ISIS gunmen attempted to repel advancing Iraqi forces with a barrage of suicide car bombs and drones armed with mortars and grenades before retreating, Reuters reported Thursday.

“Daesh resistance is not inconsiderable, but they are trying to save their strength for inside the city,” 1st Lt. Ahmed al-Ghalabi of the Rapid Response force told Reuters, using the derogatory Arabic term for ISIS.

Meanwhile, Iraqi forces also secured the Ghozlani army base in southwest Mosul. Iraqi and coalition war planners expect to use both locations as staging areas as local forces press deeper into western Mosul — ISIS’s final major redoubt in Iraq.

Iraqi advances in Mosul comes amid discussion in Washington over increasing the U.S. military presence in Iraq and Syria.

Iraqi army and Kurdish paramilitary forces, supported by American heavy artillery and airpower, have liberated over half of ISIS’s self-styled Iraqi capital of Mosul from the terror group’s hold over the last four months.

Roughly 450 out of the nearly 5,000 conventional U.S. troops deployed to Iraq have been embedded in military adviser teams “at every level of command all over Iraq,” Col. John Dorrian, the top U.S. military spokesman in Iraq, told reporters Wednesday.

Those 450 troops do not account for the unknown number of U.S. special operations teams also advising Iraqi and Kurdish forces in the country, Col. Dorrian told reporters during a briefing from Baghdad Wednesday.

Gen. Joseph Votel, the head of U.S. Central Command, told The New York Times that additional American forces may be needed in Iraq to secure ISIS’s defeat in Mosul and assist Baghdad in postwar operations.

“I am very concerned about maintaining momentum,” Gen. Votel told reporters accompanying him on a trip to the Mideast. “It could be that we take on a larger burden ourselves,” he said, adding that more U.S. deployments to Iraq and Syria “is an option.”

Any additional U.S. forces that could be heading to Iraq or Syria would do so at the request of Baghdad or Damascus, Col. Dorrian said.

“We’re working by, with and through the Iraqi Security Forces in Iraq and then our partners in Syria. And that fundamental principle isn’t going to change,” he said, adding that previous deployments of U.S. forces into both countries followed that formula.

“We’ve done that a number of times. General Townsend’s been very clear that if he needs additional capabilities, requirements or authorities that he will request those through the chain of command. And he expects that we’ll continue to be supported,” Col. Dorrian added, referring to coalition commander Gen. Stephen Townsend.

Increased U.S. military presence in both countries is reportedly one of several options included in a long awaited 30-day review of the U.S. strategy to defeat the Islamic State ordered by President Donald Trump.

The review is nearly complete, with the final draft expected to be delivered to the White House early next week, according to the Pentagon.

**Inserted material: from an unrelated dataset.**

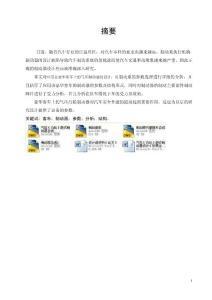 气压(凸轮)鼓式制动器设计(含全套CAD图纸)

The review and subsequent recommendations will address “not only core ISIS in Iraq and Syria” but also include civilian and possibly military options to engage the group’s growing presence in Afghanistan, Southeast Asia and elsewhere, Pentagon spokesman Capt. Jeff Davis said Tuesday.

Specifically, the review will weigh possible options to confront Islamic State in Iraq and Levant-Khorasan Province, or ISIL-K, which is the group’s Afghan cell headquartered in the eastern part of the country along the Pakistani border.

Providing little specifics, Capt. Davis characterized the review as “an outline of a strategy,” noting that while it was a Pentagon-led endeavor, it was “absolutely being done with input” from the intelligence community and the diplomatic corps.

He did note, however, elements of the review could also address an American role in the postwar mission for Iraq and Syria, once ISIS forces are driven out of both countries.